What if I have a fairly large number of lines I need to extract? If I had a file with 100 lines, each representing a line number that I wanted to extract from another file, how would I do that?
Upvotes: 14
Views: 20072
Reputation: 46965
with awk it's as simple as:
awk 'NR==1 || NR==5 || NR==1010' "file"
Upvotes: 6
Reputation: 70162
In Perl:
perl -ne 'print if $. =~ m/^(1|5|1010|20503)$/' file
Upvotes: 0
Reputation: 360095
This ain't pretty and it could exceed command length limits under some circumstances*:
sed -n "$(while read a; do echo "${a}p;"; done < line_num_file)" data_file
Or its much slower but more attractive, and possibly more well-behaved, sibling:
while read a; do echo "${a}p;"; done < line_num_file | xargs -I{} sed -n \{\} data_file
A variation:
xargs -a line_num_file -I{} sed -n \{\}p\; data_file
You can speed up the xarg
versions a little bit by adding the -P
option with some large argument like, say, 83 or maybe 419 or even 1177, but 10 seems as good as any.
*xargs --show-limits </dev/null
can be instructive
Upvotes: 1
Reputation: 342363
@OP, you can do this easier and more efficiently with awk. so for your first question
awk 'NR~/^(1|2|5|1010)$/{print}' file
for 2nd question
awk 'FNR==NR{a[$1];next}(FNR in a){print}' file_with_linenr file
Upvotes: 3
Reputation: 7832
Something like "sed -n '1p;5p;1010p;20503p'. Execute the command "man sed" for details.
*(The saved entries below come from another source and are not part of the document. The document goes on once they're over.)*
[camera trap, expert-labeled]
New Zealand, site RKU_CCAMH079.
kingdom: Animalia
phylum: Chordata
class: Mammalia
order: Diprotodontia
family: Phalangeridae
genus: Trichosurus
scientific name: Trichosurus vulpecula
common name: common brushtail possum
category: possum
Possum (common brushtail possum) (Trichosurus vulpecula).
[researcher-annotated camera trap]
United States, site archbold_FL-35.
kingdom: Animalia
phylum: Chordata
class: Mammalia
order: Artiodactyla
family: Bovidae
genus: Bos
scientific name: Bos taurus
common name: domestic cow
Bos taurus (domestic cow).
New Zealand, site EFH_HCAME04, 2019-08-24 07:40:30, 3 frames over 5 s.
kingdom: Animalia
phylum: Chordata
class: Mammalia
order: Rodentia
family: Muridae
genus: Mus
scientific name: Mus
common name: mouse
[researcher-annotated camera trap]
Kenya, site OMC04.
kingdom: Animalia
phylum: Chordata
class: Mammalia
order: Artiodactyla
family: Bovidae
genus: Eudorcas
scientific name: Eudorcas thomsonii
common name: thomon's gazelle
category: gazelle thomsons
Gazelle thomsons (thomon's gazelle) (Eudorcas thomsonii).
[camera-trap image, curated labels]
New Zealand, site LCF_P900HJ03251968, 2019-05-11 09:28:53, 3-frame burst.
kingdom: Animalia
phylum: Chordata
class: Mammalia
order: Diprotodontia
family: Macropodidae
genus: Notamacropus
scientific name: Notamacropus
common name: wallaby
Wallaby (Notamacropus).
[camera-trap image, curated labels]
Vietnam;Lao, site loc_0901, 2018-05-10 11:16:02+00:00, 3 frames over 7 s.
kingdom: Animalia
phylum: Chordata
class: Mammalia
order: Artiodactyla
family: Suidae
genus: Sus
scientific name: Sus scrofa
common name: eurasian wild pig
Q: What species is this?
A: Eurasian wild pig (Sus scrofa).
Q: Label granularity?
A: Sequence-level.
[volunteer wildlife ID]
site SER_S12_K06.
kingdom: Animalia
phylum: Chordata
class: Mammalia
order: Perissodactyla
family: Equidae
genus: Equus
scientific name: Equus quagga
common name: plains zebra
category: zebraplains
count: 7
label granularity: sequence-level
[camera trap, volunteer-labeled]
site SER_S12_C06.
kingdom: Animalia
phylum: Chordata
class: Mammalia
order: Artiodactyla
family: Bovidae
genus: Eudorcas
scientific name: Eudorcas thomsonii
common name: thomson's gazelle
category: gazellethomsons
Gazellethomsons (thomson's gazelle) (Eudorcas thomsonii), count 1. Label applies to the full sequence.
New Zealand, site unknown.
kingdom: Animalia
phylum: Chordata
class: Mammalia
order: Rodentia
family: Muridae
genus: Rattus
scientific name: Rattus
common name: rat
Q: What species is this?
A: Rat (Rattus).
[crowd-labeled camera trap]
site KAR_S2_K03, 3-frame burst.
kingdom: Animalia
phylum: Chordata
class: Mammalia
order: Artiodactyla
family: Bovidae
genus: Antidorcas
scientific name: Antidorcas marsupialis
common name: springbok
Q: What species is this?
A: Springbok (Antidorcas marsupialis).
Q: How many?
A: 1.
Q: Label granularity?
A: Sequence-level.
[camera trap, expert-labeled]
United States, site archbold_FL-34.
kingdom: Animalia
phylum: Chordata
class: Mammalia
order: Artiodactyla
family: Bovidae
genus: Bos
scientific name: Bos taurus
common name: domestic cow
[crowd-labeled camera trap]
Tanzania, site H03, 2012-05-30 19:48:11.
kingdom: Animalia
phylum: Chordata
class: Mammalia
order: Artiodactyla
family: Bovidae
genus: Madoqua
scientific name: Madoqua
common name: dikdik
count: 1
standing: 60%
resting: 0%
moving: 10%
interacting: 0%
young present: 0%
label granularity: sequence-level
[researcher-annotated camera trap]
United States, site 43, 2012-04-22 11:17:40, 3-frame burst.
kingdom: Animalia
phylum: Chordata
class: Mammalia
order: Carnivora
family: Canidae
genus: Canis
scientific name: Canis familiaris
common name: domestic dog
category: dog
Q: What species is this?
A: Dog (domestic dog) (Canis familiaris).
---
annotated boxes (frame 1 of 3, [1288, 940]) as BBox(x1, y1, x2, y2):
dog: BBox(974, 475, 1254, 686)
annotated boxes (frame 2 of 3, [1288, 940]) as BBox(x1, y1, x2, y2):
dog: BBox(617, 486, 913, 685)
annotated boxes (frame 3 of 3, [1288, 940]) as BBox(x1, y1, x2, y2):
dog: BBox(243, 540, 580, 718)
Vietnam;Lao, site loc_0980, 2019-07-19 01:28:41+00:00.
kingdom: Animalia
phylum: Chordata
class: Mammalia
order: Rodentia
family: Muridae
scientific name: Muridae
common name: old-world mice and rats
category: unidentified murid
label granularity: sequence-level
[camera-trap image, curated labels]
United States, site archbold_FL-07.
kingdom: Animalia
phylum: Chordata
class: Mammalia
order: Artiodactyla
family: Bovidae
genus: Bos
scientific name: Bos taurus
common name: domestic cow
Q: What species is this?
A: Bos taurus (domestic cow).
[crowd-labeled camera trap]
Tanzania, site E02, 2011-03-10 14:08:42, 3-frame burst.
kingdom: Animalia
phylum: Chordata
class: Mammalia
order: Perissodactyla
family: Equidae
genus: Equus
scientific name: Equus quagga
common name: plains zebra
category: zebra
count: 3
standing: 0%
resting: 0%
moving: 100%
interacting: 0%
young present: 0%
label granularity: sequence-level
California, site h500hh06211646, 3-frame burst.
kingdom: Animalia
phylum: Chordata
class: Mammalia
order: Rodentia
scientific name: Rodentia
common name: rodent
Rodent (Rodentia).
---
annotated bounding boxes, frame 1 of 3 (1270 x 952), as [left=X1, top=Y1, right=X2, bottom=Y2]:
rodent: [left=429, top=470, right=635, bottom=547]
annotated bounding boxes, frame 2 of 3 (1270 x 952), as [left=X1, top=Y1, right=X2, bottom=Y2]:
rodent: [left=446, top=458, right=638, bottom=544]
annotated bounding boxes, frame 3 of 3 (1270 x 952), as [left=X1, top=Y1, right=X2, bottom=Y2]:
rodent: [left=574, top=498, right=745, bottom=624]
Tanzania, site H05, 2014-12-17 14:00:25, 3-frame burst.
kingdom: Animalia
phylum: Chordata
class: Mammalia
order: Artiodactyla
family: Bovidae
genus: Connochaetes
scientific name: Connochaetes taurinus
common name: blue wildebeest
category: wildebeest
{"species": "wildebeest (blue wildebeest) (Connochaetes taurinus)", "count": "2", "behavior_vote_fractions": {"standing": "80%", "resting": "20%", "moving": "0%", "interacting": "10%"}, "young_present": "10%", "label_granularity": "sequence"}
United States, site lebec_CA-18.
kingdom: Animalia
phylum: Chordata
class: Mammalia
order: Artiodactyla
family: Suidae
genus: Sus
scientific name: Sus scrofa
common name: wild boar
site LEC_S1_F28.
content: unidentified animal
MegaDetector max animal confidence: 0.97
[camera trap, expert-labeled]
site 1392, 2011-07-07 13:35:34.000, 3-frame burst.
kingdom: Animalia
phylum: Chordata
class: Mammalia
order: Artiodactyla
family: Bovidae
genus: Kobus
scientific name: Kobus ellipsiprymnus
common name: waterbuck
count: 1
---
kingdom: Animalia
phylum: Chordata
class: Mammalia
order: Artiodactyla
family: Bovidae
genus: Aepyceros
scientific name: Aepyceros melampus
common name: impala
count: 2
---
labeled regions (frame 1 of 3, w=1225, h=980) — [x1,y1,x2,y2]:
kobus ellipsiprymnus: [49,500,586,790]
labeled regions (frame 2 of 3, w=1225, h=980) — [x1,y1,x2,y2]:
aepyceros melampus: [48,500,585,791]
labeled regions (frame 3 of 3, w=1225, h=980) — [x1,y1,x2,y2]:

For your second question, I'd transform the input file into a bunch of sed(1) commands to print the lines I wanted.
Upvotes: 18
Reputation: 272287
I'd investigate Perl, since it has the regexp facilities of sed
plus the programming model surrounding it to allow you to read a file line by line, count the lines and extract according to what you want (including from a file of line numbers).
my $row = 1
while (<STDIN>) {
# capture the line in $_ and check $row against a suitable list.